Section 39 is the registration equivalent of Section 3 (driving licence) — making vehicle registration a fundamental prerequisite for using any motor vehicle on public roads. Three cumulative requirements: (1) the vehicle must be registered under Chapter IV; (2) the certificate of registration must not be suspended or cancelled; and (3) the registration mark (number plate) must be displayed in the prescribed manner. All three must be satisfied simultaneously. The penalty under Section 192 is severe — ₹10,000 for the first offence and ₹25,000 for subsequent offences — significantly higher than the driving licence penalty, reflecting that an unregistered vehicle creates systemic risks (no record of ownership, no insurance trail, no accident accountability). The 2019 Amendment also empowered authorities to seize and impound unregistered vehicles. The registration requirement applies both to the driver (who shall not drive) and to the owner (who shall not cause or permit driving of an unregistered vehicle) — creating the same dual-liability structure as Sections 3 and 5.

Historical Context

Vehicle registration has been mandatory in India since the 1914 Act. The registration system creates the fundamental data infrastructure for traffic management, accident investigation, insurance, and taxation.

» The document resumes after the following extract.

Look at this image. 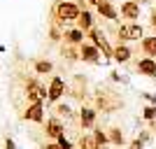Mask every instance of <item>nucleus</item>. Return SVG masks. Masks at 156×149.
<instances>
[{"label":"nucleus","instance_id":"obj_25","mask_svg":"<svg viewBox=\"0 0 156 149\" xmlns=\"http://www.w3.org/2000/svg\"><path fill=\"white\" fill-rule=\"evenodd\" d=\"M110 79H112V82H117V84H119V82H121V84H128V77H124V75H121V72H117V70L110 72Z\"/></svg>","mask_w":156,"mask_h":149},{"label":"nucleus","instance_id":"obj_30","mask_svg":"<svg viewBox=\"0 0 156 149\" xmlns=\"http://www.w3.org/2000/svg\"><path fill=\"white\" fill-rule=\"evenodd\" d=\"M5 149H16V144H14L12 137H7V140H5Z\"/></svg>","mask_w":156,"mask_h":149},{"label":"nucleus","instance_id":"obj_14","mask_svg":"<svg viewBox=\"0 0 156 149\" xmlns=\"http://www.w3.org/2000/svg\"><path fill=\"white\" fill-rule=\"evenodd\" d=\"M96 9H98V14H100V16H105L107 21H117V19H119V12H117V7L112 5V0H105V2H100Z\"/></svg>","mask_w":156,"mask_h":149},{"label":"nucleus","instance_id":"obj_33","mask_svg":"<svg viewBox=\"0 0 156 149\" xmlns=\"http://www.w3.org/2000/svg\"><path fill=\"white\" fill-rule=\"evenodd\" d=\"M133 2H137V5H144V2H149V0H133Z\"/></svg>","mask_w":156,"mask_h":149},{"label":"nucleus","instance_id":"obj_27","mask_svg":"<svg viewBox=\"0 0 156 149\" xmlns=\"http://www.w3.org/2000/svg\"><path fill=\"white\" fill-rule=\"evenodd\" d=\"M142 98H144V103H147V105H154V107H156V93H147V91H144Z\"/></svg>","mask_w":156,"mask_h":149},{"label":"nucleus","instance_id":"obj_20","mask_svg":"<svg viewBox=\"0 0 156 149\" xmlns=\"http://www.w3.org/2000/svg\"><path fill=\"white\" fill-rule=\"evenodd\" d=\"M51 70H54V63H51V61H44V59H37V61H35V72H37V75H49Z\"/></svg>","mask_w":156,"mask_h":149},{"label":"nucleus","instance_id":"obj_3","mask_svg":"<svg viewBox=\"0 0 156 149\" xmlns=\"http://www.w3.org/2000/svg\"><path fill=\"white\" fill-rule=\"evenodd\" d=\"M86 37L91 40V44L93 47H98V51L103 54V59L105 61H112V54H114V47L107 42V35L103 33V28H96L93 26L91 30L86 33Z\"/></svg>","mask_w":156,"mask_h":149},{"label":"nucleus","instance_id":"obj_28","mask_svg":"<svg viewBox=\"0 0 156 149\" xmlns=\"http://www.w3.org/2000/svg\"><path fill=\"white\" fill-rule=\"evenodd\" d=\"M151 133H154V130H140V135H137V137H140L142 142H149V140H151Z\"/></svg>","mask_w":156,"mask_h":149},{"label":"nucleus","instance_id":"obj_37","mask_svg":"<svg viewBox=\"0 0 156 149\" xmlns=\"http://www.w3.org/2000/svg\"><path fill=\"white\" fill-rule=\"evenodd\" d=\"M75 149H79V147H75Z\"/></svg>","mask_w":156,"mask_h":149},{"label":"nucleus","instance_id":"obj_6","mask_svg":"<svg viewBox=\"0 0 156 149\" xmlns=\"http://www.w3.org/2000/svg\"><path fill=\"white\" fill-rule=\"evenodd\" d=\"M65 91H68V86H65V79L58 77V75H54L51 82H49V86H47V100H49V103H58L61 98H63Z\"/></svg>","mask_w":156,"mask_h":149},{"label":"nucleus","instance_id":"obj_15","mask_svg":"<svg viewBox=\"0 0 156 149\" xmlns=\"http://www.w3.org/2000/svg\"><path fill=\"white\" fill-rule=\"evenodd\" d=\"M140 47H142V54L147 59L156 61V35H144V37L140 40Z\"/></svg>","mask_w":156,"mask_h":149},{"label":"nucleus","instance_id":"obj_32","mask_svg":"<svg viewBox=\"0 0 156 149\" xmlns=\"http://www.w3.org/2000/svg\"><path fill=\"white\" fill-rule=\"evenodd\" d=\"M42 149H61V147H58V144H56V142H49V144H44V147H42Z\"/></svg>","mask_w":156,"mask_h":149},{"label":"nucleus","instance_id":"obj_10","mask_svg":"<svg viewBox=\"0 0 156 149\" xmlns=\"http://www.w3.org/2000/svg\"><path fill=\"white\" fill-rule=\"evenodd\" d=\"M96 119H98V110L96 107H82L79 110V126L82 128H96Z\"/></svg>","mask_w":156,"mask_h":149},{"label":"nucleus","instance_id":"obj_18","mask_svg":"<svg viewBox=\"0 0 156 149\" xmlns=\"http://www.w3.org/2000/svg\"><path fill=\"white\" fill-rule=\"evenodd\" d=\"M77 23V28L79 30H84V33H89L93 28V14L89 12V9H82V14H79V19L75 21Z\"/></svg>","mask_w":156,"mask_h":149},{"label":"nucleus","instance_id":"obj_13","mask_svg":"<svg viewBox=\"0 0 156 149\" xmlns=\"http://www.w3.org/2000/svg\"><path fill=\"white\" fill-rule=\"evenodd\" d=\"M130 56H133V51H130L128 44H117L114 47V54H112V61L119 65H126L130 61Z\"/></svg>","mask_w":156,"mask_h":149},{"label":"nucleus","instance_id":"obj_2","mask_svg":"<svg viewBox=\"0 0 156 149\" xmlns=\"http://www.w3.org/2000/svg\"><path fill=\"white\" fill-rule=\"evenodd\" d=\"M79 14H82V7H79L75 0H61V2L54 5V21H58L61 26L77 21Z\"/></svg>","mask_w":156,"mask_h":149},{"label":"nucleus","instance_id":"obj_24","mask_svg":"<svg viewBox=\"0 0 156 149\" xmlns=\"http://www.w3.org/2000/svg\"><path fill=\"white\" fill-rule=\"evenodd\" d=\"M56 114H58V119L61 117H65V119H70L72 117V110H70V105H56Z\"/></svg>","mask_w":156,"mask_h":149},{"label":"nucleus","instance_id":"obj_16","mask_svg":"<svg viewBox=\"0 0 156 149\" xmlns=\"http://www.w3.org/2000/svg\"><path fill=\"white\" fill-rule=\"evenodd\" d=\"M23 119L40 123L42 119H44V107H42V103H35V105H30V107L26 110V114H23Z\"/></svg>","mask_w":156,"mask_h":149},{"label":"nucleus","instance_id":"obj_22","mask_svg":"<svg viewBox=\"0 0 156 149\" xmlns=\"http://www.w3.org/2000/svg\"><path fill=\"white\" fill-rule=\"evenodd\" d=\"M79 149H100V147H98L93 135H82L79 137Z\"/></svg>","mask_w":156,"mask_h":149},{"label":"nucleus","instance_id":"obj_8","mask_svg":"<svg viewBox=\"0 0 156 149\" xmlns=\"http://www.w3.org/2000/svg\"><path fill=\"white\" fill-rule=\"evenodd\" d=\"M140 12H142V5H137L133 0H124L121 7H119V14H121L126 21H137L140 19Z\"/></svg>","mask_w":156,"mask_h":149},{"label":"nucleus","instance_id":"obj_12","mask_svg":"<svg viewBox=\"0 0 156 149\" xmlns=\"http://www.w3.org/2000/svg\"><path fill=\"white\" fill-rule=\"evenodd\" d=\"M135 70L140 72V75H144V77H151V79H154V75H156V61L144 56V59H140L135 63Z\"/></svg>","mask_w":156,"mask_h":149},{"label":"nucleus","instance_id":"obj_34","mask_svg":"<svg viewBox=\"0 0 156 149\" xmlns=\"http://www.w3.org/2000/svg\"><path fill=\"white\" fill-rule=\"evenodd\" d=\"M100 149H110V147H100Z\"/></svg>","mask_w":156,"mask_h":149},{"label":"nucleus","instance_id":"obj_11","mask_svg":"<svg viewBox=\"0 0 156 149\" xmlns=\"http://www.w3.org/2000/svg\"><path fill=\"white\" fill-rule=\"evenodd\" d=\"M44 133H47V137L58 140L61 135H65V126H63V121H61L58 117H51L49 121H47V126H44Z\"/></svg>","mask_w":156,"mask_h":149},{"label":"nucleus","instance_id":"obj_29","mask_svg":"<svg viewBox=\"0 0 156 149\" xmlns=\"http://www.w3.org/2000/svg\"><path fill=\"white\" fill-rule=\"evenodd\" d=\"M142 147H144V142L140 140V137H135V140H133V142L128 144V149H142Z\"/></svg>","mask_w":156,"mask_h":149},{"label":"nucleus","instance_id":"obj_21","mask_svg":"<svg viewBox=\"0 0 156 149\" xmlns=\"http://www.w3.org/2000/svg\"><path fill=\"white\" fill-rule=\"evenodd\" d=\"M61 54H63V56H65L68 61H79V47H72V44H63Z\"/></svg>","mask_w":156,"mask_h":149},{"label":"nucleus","instance_id":"obj_26","mask_svg":"<svg viewBox=\"0 0 156 149\" xmlns=\"http://www.w3.org/2000/svg\"><path fill=\"white\" fill-rule=\"evenodd\" d=\"M56 144H58L61 149H75V147H72V142H70V140H68L65 135H61L58 140H56Z\"/></svg>","mask_w":156,"mask_h":149},{"label":"nucleus","instance_id":"obj_7","mask_svg":"<svg viewBox=\"0 0 156 149\" xmlns=\"http://www.w3.org/2000/svg\"><path fill=\"white\" fill-rule=\"evenodd\" d=\"M103 59V54L98 51V47H93L91 42H84V44H79V61H84V63H91V65H98Z\"/></svg>","mask_w":156,"mask_h":149},{"label":"nucleus","instance_id":"obj_35","mask_svg":"<svg viewBox=\"0 0 156 149\" xmlns=\"http://www.w3.org/2000/svg\"><path fill=\"white\" fill-rule=\"evenodd\" d=\"M154 135H156V128H154Z\"/></svg>","mask_w":156,"mask_h":149},{"label":"nucleus","instance_id":"obj_4","mask_svg":"<svg viewBox=\"0 0 156 149\" xmlns=\"http://www.w3.org/2000/svg\"><path fill=\"white\" fill-rule=\"evenodd\" d=\"M144 37V28L137 23V21H128V23H124V26L117 28V40L119 44H128V42H133V40H140Z\"/></svg>","mask_w":156,"mask_h":149},{"label":"nucleus","instance_id":"obj_19","mask_svg":"<svg viewBox=\"0 0 156 149\" xmlns=\"http://www.w3.org/2000/svg\"><path fill=\"white\" fill-rule=\"evenodd\" d=\"M93 137H96L98 147H107V144H110V137H107V130H105V128H100V126H96V128H93Z\"/></svg>","mask_w":156,"mask_h":149},{"label":"nucleus","instance_id":"obj_17","mask_svg":"<svg viewBox=\"0 0 156 149\" xmlns=\"http://www.w3.org/2000/svg\"><path fill=\"white\" fill-rule=\"evenodd\" d=\"M107 137H110V144H114V147H124L126 144V135H124V130L119 128V126L107 128Z\"/></svg>","mask_w":156,"mask_h":149},{"label":"nucleus","instance_id":"obj_23","mask_svg":"<svg viewBox=\"0 0 156 149\" xmlns=\"http://www.w3.org/2000/svg\"><path fill=\"white\" fill-rule=\"evenodd\" d=\"M142 119H144V121H149V123H156V107H154V105H144Z\"/></svg>","mask_w":156,"mask_h":149},{"label":"nucleus","instance_id":"obj_1","mask_svg":"<svg viewBox=\"0 0 156 149\" xmlns=\"http://www.w3.org/2000/svg\"><path fill=\"white\" fill-rule=\"evenodd\" d=\"M93 103H96V110L103 112V114H112L124 107V98L119 96L117 91L107 89V86H98L96 93H93Z\"/></svg>","mask_w":156,"mask_h":149},{"label":"nucleus","instance_id":"obj_36","mask_svg":"<svg viewBox=\"0 0 156 149\" xmlns=\"http://www.w3.org/2000/svg\"><path fill=\"white\" fill-rule=\"evenodd\" d=\"M154 82H156V75H154Z\"/></svg>","mask_w":156,"mask_h":149},{"label":"nucleus","instance_id":"obj_5","mask_svg":"<svg viewBox=\"0 0 156 149\" xmlns=\"http://www.w3.org/2000/svg\"><path fill=\"white\" fill-rule=\"evenodd\" d=\"M26 98H28V103H30V105L44 103V100H47V86H42L35 77L28 79V84H26Z\"/></svg>","mask_w":156,"mask_h":149},{"label":"nucleus","instance_id":"obj_31","mask_svg":"<svg viewBox=\"0 0 156 149\" xmlns=\"http://www.w3.org/2000/svg\"><path fill=\"white\" fill-rule=\"evenodd\" d=\"M149 23H151V28H154V33H156V9L151 12V21H149Z\"/></svg>","mask_w":156,"mask_h":149},{"label":"nucleus","instance_id":"obj_9","mask_svg":"<svg viewBox=\"0 0 156 149\" xmlns=\"http://www.w3.org/2000/svg\"><path fill=\"white\" fill-rule=\"evenodd\" d=\"M84 40H86V33L79 30L77 26H75V28H65V30H63V42H65V44L79 47V44H84Z\"/></svg>","mask_w":156,"mask_h":149}]
</instances>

India's Vahan portal now hosts records of over 300 million registered vehicles.

Critical Changes

Penalty increased dramatically: from ₹5,000 to ₹10,000 (first offence) and ₹25,000 (subsequent) under 2019 Amendment.

Vehicle impoundment power added under 2019 Amendment.

RC and registration mark in digital form (DigiLocker, mParivahan) accepted since 2019.

HSRP (High Security Registration Plates) mandated — colour-coded, tamper-proof plates.

Practical Scenarios

"Driving a newly purchased car for more than 30 days without registering it — Section 39 violation."
"Using a vehicle whose RC expired 3 months ago — Section 39 violation."
"Driving a vehicle with no number plates — Section 39 violation (no registration mark displayed)."

Common Queries

Under Section 192, as amended in 2019, the penalty is up to ₹10,000 for the first offence and up to ₹25,000 for any subsequent offence. The vehicle may also be impounded. This is a non-compoundable offence — it cannot be settled by paying a challan on the spot.
Yes — a vehicle whose RC has expired has no valid current registration and violates Section 39. The RC must be renewed before the vehicle is used on public roads.
Yes — since 2019, the RC stored on DigiLocker or the mParivahan app is accepted as a valid document. Police cannot insist on a physical RC book if a valid digital copy is presented.